Courting Folklore

Courting Folklore

In the past, dating couples were often chaperoned. To better communicate with one another while under a watchful eye, unspoken languages developed around frequently used items such as gloves, fans, and postage stamps. For instance, by dropping both gloves, a woman could express for love for someone. By wearing the right glove with the thumb exposed, she would be saying, “kiss me.” During Victorian times, gloves were also used on valentines and as wedding favors. A gift of gloves from a suitor was a serious step toward marriage, as he was symbolically offering the girl his hand.

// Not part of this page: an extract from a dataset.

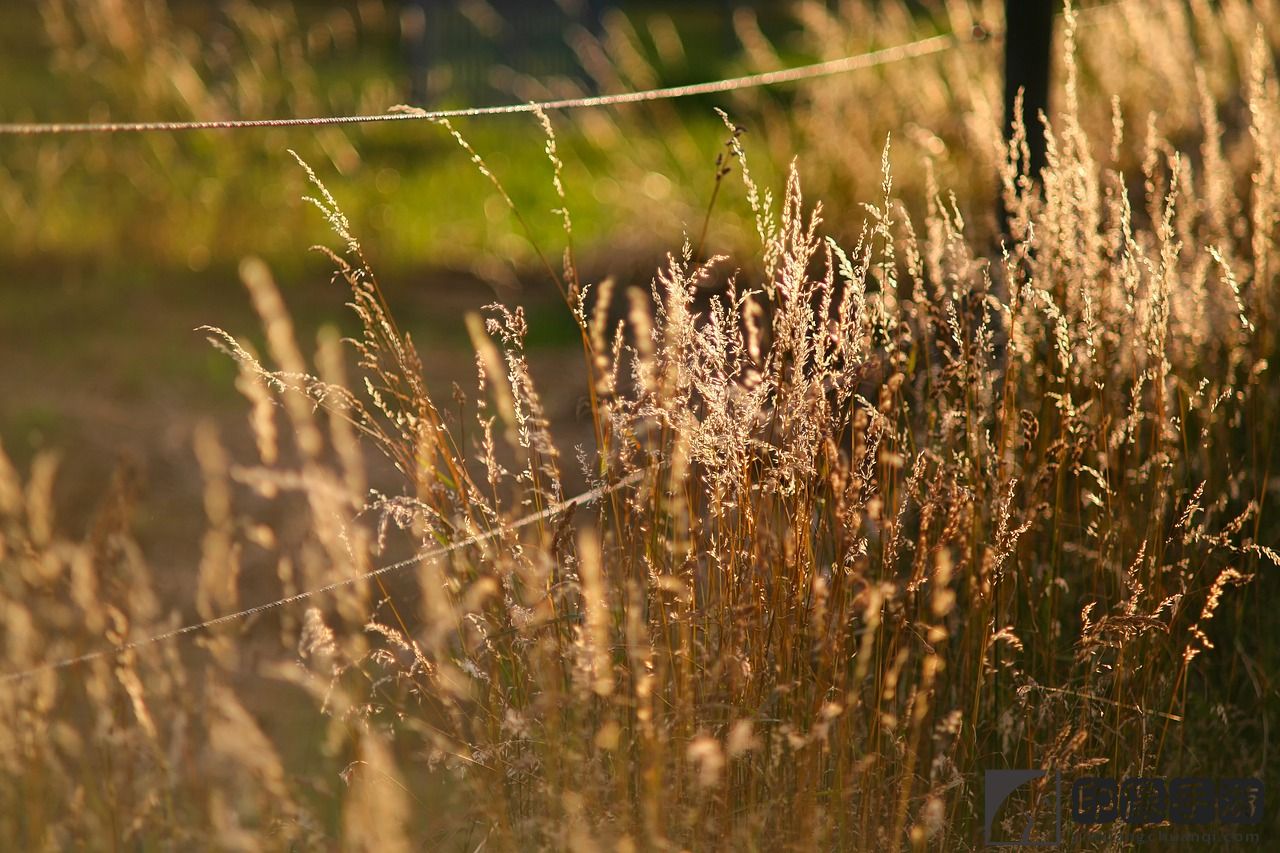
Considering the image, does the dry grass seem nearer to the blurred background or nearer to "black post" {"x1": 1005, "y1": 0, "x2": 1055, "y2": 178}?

The fan was another means of expression. If a woman fanned herself slowly, she indicated she was married. On the contrary, she could hold the fan in her left hand and in front of her face to hint that she was desirous of someone’s acquaintance. And finally, by twirling the fan in her left hand, she could inform her suitor that they were being watched, more than likely by the chaperone.

The language of the postage stamp lingers on today. By placing a stamp upside down in the left corner of an envelope, one says “I love you,” whereas to do the same in the right corner sends a message of “write no more”. Likewise, secret messages are often found written under stamps.

Bundling was another courting practice. This antiquated universal tradition gave permission to a would-be groom and bride to sleep together. However, an important stipulation called for them to stay dressed and under separate sheets.